The Rise and Fall of Erwin Rommel
In this well-known but undated photograph taken in North Africa, famed German commander Erwin Rommel (left) stands in his staff car. According to the U.S. National Archives the image appears to show Rommel visiting the 15th Panzer Division somewhere in the Libyan desert between Tobruk and Sidi Omar circa 1941. Regardless of when or where exactly the photo was taken, Rommel appears here at the height of his powers. He had both tanks and infantry at his disposal, rugged terrain to explore and exploit and substantive freedom of action to pursue victories. His peaked service cap, scarf and goggles — the latter allegedly given to him by British Maj. Gen. Michael Gambier-Perry — became a signature part of his wartime image during his period of success.
Following his defeat at the Second Battle of El Alamein in late 1942, German war photographers took far fewer photos of the famous Desert Fox in the wilderness — Third Reich propagandists acted on the ethos that no news was better than bad news.
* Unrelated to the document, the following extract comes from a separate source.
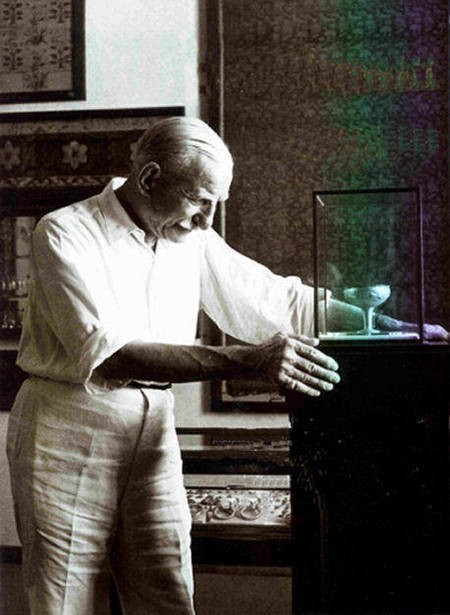 Antonis Benakis in 1950, examining a gold kylix from Dendra in the Argolid.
Extant photos taken of Rommel in the desert while his star was declining show him appearing sickly, wrapped in a dark greatcoat and often wearing a different and shoddier-looking service cap.
After Rommel’s forces lost in North Africa, the once feted Field Marshal disappeared from German military newsreels altogether until Adolf Hitler’s High Command decided to exploit his former fame for propaganda purposes as he inspected the Atlantic Wall in 1944. Rommel by this time was no longer the same military commander who had achieved daring victories in the desert. In his memoirs and personal letters, he expressed bitterness and a deep-seated anger about the higher conduct of the war, especially regarding the fate of his troops who fought in North Africa.